(La consegna):
Puoi riportare parola per parola il passo del testo sul percorso artistico di Andrea che comincia con "Un’interazione tra le" e prosegue fino a "un caso, naturalmente."?

Perché Andrea – auronzano – si è scelto una madre pittrice e un padre scultore del legno per passione.

Genitori che gli hanno trasmesso – già in tenera età – l’interesse, prima, e l’amore, poi, per l’arte in genere.

Bancario e artista? Ma che sorpresa, signora mia! direbbe qualche bello spirito.

Ora, a parte che – parafrasando il titolo di un celebre musical – ‘anche i bancari hanno un’anima’, la verifica va fatta sul campo e non per preconcetti.

Qualche breve appunto, allora.

Dopo gli anni in cui ha recitato il ruolo del curioso visitatore di mostre e rassegne, a inizio secolo Andrea decide di fare il gran salto. E inizia, evidentemente sentendosi preparato, con l’olio su tela.

Che, è cosa nota, postula uno studio preliminare non certo banale sui colori e la loro interazione. Avete mai pensato a che cosa serve, per esempio, per dipingere la neve (bianco su bianco?)

Il passo successivo e stato quello che – con un gioco di parole – direi ‘olio&obiettivo’.

Un’interazione tra le due passioni – pittura e fotografia – che gli ha permesso di esplorare i temi legati alla forma, ai soggetti, alla composizione dell’immagine (regola aurea) e ai sapienti giochi di luce e ombra.

E, finalmente, l’arrivo all’acquarello. L’oggetto di questa mostra. Un passaggio, uno snodo importante perchè questa tecnica non permette correzioni in corso d’opera. Ciò che viene via via fissato sulla carta, è il risultato finale

Chi ha pochi, e bianchi, capelli come me ricorda certamente come, nei primi anni di scuola, proprio l’acquerello rappresentasse la sola forma di espressione. Non era un caso, naturalmente.

Quando la scuola – con il suo carico di nozioni e di schemi abbastanza rigidi, d’accordo – aveva anche tante qualità, pareva normale usare l’acquarello. Una forma che permette la trasmissione delle emozioni con un numero minore di intermediazioni tecniche.

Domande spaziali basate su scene
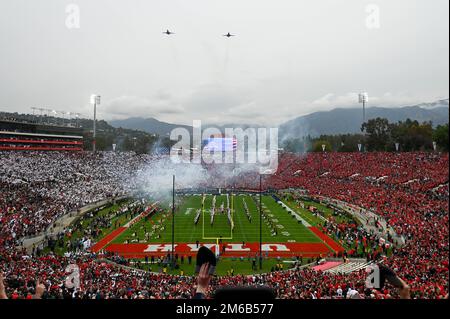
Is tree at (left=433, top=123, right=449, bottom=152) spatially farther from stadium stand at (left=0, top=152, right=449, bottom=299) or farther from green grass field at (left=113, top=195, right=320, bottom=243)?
green grass field at (left=113, top=195, right=320, bottom=243)

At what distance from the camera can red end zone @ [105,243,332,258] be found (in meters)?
20.2

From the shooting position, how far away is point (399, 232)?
66.1 ft

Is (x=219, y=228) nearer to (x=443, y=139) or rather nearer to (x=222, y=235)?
(x=222, y=235)

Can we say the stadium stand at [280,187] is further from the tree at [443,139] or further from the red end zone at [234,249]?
the red end zone at [234,249]

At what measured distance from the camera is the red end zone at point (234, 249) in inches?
794

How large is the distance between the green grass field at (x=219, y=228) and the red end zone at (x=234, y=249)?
1038 mm

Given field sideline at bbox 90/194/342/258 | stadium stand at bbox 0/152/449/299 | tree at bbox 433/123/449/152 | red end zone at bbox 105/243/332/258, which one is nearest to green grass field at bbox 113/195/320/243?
field sideline at bbox 90/194/342/258

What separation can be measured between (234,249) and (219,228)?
212 inches

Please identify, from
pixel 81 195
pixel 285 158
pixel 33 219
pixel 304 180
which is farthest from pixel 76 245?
pixel 285 158

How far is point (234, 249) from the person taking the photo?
2128 centimetres

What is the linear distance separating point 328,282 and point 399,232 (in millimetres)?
10897

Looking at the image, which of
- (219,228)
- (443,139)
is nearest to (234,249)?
(219,228)

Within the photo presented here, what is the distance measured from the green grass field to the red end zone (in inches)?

(Soluzione esercizio):
Un’interazione tra le due passioni – pittura e fotografia – che gli ha permesso di esplorare i temi legati alla forma, ai soggetti, alla composizione dell’immagine (regola aurea) e ai sapienti giochi di luce e ombra.

E, finalmente, l’arrivo all’acquarello. L’oggetto di questa mostra. Un passaggio, uno snodo importante perchè questa tecnica non permette correzioni in corso d’opera. Ciò che viene via via fissato sulla carta, è il risultato finale

Chi ha pochi, e bianchi, capelli come me ricorda certamente come, nei primi anni di scuola, proprio l’acquerello rappresentasse la sola forma di espressione. Non era un caso, naturalmente.